The United States Postal Service (USPS) has told federal regulators that its newest secure time/date technology can create an electronic postmark to verify that a fund trade came in before the 4 p.m. cutoff and can also detect efforts to tamper with the time reading, the Boston Globe reported.
The issue is at the heart of the continuing federal/state probe into abusive trading practices that has focused on market timing and late trading allegations. Pending “hard close” regulations would require that all share trades be submitted to fund companies or their trade-clearing agent by 4 p.m. – a notion that has drawn storms of industry protests that such a move would effectively disenfranchise large blocks of investors (See SEC Rethinking Hard Close Proposal ).
In its proposal to federal regulators, USPS officials have pointed out that allowing it to time stamp fund trades has the power of federal law behind it, since it is a crime to tamper with documents in its system. “We’re a disinterested third party,” Chuck Chamberlain, who runs the electronic postmark project for the USPS, told the Globe. “There’s nobody to bribe in this system. No single person has access to the system whereby they could manufacture a transaction or alter one without being detected.”
Based on Atomic Clock
Like many electronic time-stamping programs, the Postal Service time clock is based on the atomic clock maintained by the US government, which eliminates the opportunity for corrupt insiders at financial firms to manipulate the time on internal computer systems to make it look like a late trade was executed before 4 p.m.
Once the program is installed, users activate the postmarking program by clicking the blue icon of the Postal Service eagle mascot. The Postal Service’s software imprints digital signatures and electronic postmarks, which look much like current paper postmarks, on documents prepared in Microsoft Word. The postmark also seals the document by creating a unique coded record of the specific contents of each individual document using computer algorithms. Proponents have compared this “hash code,” as it’s called, to an electronic fingerprint or DNA code in which, just as in biology, no two are alike and each represents a unique set of facts in the documents.

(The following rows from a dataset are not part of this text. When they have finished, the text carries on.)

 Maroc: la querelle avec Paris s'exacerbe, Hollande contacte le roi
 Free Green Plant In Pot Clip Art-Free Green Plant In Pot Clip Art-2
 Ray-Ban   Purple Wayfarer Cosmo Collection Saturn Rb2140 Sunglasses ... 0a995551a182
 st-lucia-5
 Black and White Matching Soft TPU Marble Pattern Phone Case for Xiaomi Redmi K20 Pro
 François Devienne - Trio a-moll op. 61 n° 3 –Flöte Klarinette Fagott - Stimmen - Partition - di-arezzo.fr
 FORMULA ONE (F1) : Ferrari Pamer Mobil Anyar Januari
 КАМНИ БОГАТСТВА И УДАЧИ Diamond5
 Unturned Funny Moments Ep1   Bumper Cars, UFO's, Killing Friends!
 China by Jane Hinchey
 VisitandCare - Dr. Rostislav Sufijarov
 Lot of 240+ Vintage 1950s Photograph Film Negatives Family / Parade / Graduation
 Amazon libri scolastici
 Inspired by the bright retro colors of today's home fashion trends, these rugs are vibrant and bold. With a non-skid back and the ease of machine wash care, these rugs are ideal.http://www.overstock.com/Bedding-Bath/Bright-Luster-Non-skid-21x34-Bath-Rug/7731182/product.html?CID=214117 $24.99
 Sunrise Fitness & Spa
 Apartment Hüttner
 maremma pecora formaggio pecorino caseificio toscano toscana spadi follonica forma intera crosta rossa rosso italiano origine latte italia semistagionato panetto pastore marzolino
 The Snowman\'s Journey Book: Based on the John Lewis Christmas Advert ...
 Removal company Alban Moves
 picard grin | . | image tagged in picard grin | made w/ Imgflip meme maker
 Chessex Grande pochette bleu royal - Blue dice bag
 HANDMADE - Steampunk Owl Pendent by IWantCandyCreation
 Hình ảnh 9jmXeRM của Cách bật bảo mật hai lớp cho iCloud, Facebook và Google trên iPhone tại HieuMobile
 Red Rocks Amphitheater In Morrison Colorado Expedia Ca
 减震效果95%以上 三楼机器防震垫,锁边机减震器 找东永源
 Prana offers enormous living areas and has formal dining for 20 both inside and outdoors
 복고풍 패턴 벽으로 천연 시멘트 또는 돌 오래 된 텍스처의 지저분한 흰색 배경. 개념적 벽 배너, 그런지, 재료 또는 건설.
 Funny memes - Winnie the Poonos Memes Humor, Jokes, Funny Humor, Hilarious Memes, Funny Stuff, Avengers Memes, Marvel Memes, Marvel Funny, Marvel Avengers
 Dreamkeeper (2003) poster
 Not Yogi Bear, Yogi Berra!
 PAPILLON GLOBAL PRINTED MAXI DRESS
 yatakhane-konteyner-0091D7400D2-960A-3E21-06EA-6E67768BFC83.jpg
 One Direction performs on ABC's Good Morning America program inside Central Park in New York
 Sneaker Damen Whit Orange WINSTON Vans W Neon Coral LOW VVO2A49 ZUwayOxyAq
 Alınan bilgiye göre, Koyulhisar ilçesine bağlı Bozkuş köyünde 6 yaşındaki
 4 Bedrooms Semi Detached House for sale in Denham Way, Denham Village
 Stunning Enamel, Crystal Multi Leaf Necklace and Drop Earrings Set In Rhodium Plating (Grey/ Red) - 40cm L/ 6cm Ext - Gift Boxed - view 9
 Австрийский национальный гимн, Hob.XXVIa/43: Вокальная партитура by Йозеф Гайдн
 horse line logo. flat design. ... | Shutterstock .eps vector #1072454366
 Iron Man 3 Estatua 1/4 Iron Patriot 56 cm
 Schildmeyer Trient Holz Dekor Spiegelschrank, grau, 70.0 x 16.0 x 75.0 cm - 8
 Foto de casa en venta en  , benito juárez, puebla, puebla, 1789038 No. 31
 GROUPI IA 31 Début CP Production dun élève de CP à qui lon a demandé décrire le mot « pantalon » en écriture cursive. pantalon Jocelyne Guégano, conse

The Postal Service stores the hash code in its secure data centers. Recipients of the document – in this case mutual fund companies receiving a trade – would then use the postmarking software to verify with USPS technology partner AuthentiDate that the contents match the hash code.
“If anyone tried to change the document, it would compute a different hash code, and later, when you did an audit or check, it would not match the original code, and that would indicate it was changed or tampered with,” said Michael Wolf, chief technology officer of AuthentiDate, a New York City firm.
The NSCC Proposal
At the other end of the spectrum from the Postal Service proposal is a solution being pushed by Fidelity Investments and other mutual fund players that would use simpler time-stamping technology and procedures, which they say would end the trading abuses at less cost.
Fidelity and other firms are backing a simpler technical solution that would require all mutual fund orders to be routed by 4 p.m. to a single trade-processing operation, the National Securities Clearing Corp., (NSCC), which already handles much of the trades made in the industry each day. The NSCC would certify each trade with commonly available time-stamping technology linked to the government’s atomic clock, notify mutual fund companies of that day’s transactions, and keep a record of the trade.
Proponents of this approach say that once the trade is in the hands of NSCC, an independent company regulated by the SEC, it can’t be tampered with by an unscrupulous trader. NSCC said it would cost $5 million to beef up its computer systems to accommodate increased trading activity. It currently charges 17.5 cents to process a transaction, while the Postal Service would charge 10 to 80 cents to postmark each mutual fund transaction. The SEC said there were 166 million mutual fund trades in 2002.